“Growing up in a remote village of Gem, Siaya County did not give me the best childhood experience”, says Valerie Akoth.
Valerie now 18-years-old, lost her mother at a tender age and had to live the better part of her life with her father.
Her father relied on menial jobs from nearby plantations or whatever job was available. He would save half of his measly daily wages and spent the other on food, but the savings were not enough to pay her post primary education expenses.
“Many are the days we went without meals and basic necessities. We lived a miserable and appalling life,” says Valerie.
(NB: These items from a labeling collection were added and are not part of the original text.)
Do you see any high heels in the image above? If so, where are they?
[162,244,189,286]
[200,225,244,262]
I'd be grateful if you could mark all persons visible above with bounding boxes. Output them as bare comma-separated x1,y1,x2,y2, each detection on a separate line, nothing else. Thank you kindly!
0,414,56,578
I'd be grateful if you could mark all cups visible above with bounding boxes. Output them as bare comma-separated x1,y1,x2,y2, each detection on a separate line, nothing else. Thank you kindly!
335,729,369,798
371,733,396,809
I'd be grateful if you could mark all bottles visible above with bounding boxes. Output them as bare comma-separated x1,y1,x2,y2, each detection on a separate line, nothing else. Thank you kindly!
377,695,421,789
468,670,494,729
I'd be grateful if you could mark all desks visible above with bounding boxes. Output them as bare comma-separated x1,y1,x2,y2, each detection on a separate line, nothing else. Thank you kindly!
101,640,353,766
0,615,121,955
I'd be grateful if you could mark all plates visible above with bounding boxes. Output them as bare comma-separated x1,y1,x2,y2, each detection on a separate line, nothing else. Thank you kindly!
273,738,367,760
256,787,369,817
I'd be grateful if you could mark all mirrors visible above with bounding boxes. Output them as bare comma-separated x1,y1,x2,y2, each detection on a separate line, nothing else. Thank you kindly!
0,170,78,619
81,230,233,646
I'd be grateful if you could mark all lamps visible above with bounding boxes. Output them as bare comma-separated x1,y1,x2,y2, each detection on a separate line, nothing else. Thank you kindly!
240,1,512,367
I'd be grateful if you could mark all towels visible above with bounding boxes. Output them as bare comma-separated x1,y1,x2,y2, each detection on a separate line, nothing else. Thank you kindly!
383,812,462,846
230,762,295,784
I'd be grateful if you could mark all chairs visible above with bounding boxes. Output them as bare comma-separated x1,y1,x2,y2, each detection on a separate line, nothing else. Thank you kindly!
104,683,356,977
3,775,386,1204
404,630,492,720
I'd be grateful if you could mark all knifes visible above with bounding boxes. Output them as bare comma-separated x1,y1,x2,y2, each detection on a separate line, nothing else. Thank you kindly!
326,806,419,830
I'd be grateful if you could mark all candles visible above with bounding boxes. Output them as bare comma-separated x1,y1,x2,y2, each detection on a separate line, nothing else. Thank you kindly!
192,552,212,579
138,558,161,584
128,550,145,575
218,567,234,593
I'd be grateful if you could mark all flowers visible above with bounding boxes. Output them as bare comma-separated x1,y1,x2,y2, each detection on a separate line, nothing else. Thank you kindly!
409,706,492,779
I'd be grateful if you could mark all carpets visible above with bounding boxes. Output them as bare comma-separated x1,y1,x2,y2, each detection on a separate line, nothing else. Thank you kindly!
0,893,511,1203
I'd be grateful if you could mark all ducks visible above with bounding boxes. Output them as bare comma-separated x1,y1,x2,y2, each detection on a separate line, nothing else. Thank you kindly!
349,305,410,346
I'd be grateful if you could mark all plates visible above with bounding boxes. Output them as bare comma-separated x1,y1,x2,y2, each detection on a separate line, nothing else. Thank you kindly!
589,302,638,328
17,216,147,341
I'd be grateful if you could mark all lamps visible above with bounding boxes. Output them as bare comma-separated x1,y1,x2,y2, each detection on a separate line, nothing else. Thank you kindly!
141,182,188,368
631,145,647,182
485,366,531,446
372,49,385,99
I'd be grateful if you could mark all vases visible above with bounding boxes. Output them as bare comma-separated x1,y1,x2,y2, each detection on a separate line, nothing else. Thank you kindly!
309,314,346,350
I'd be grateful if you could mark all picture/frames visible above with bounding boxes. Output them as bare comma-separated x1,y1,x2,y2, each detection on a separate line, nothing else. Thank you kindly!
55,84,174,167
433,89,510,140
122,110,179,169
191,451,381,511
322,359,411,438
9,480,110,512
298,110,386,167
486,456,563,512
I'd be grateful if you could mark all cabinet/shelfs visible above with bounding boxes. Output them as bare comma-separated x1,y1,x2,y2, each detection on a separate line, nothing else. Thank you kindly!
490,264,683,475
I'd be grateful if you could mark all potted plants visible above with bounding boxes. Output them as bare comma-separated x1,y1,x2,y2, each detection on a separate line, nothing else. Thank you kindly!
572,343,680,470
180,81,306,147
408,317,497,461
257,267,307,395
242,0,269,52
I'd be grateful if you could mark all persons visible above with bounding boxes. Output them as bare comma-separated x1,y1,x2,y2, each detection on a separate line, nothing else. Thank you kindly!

Faced with this, she went to stay with one of her aunties. Unfortunately, due to lack of parental care and guidance during her early teenage life, she got involved in a romantic relationship with a man whom she says gave her ‘everything’. She got pregnant and the man abandoned her.
Her early and unplanned pregnancy stirred shame and stigma from her relatives and peers in the village. She had to seek solace from one of her uncles who also failed to provide for her as well as her newborn baby. The relatives resorted to marrying her off. Six months into the marriage, her husband fell ill and died.
She was left with no other option but to do odd jobs to take care of her now two children.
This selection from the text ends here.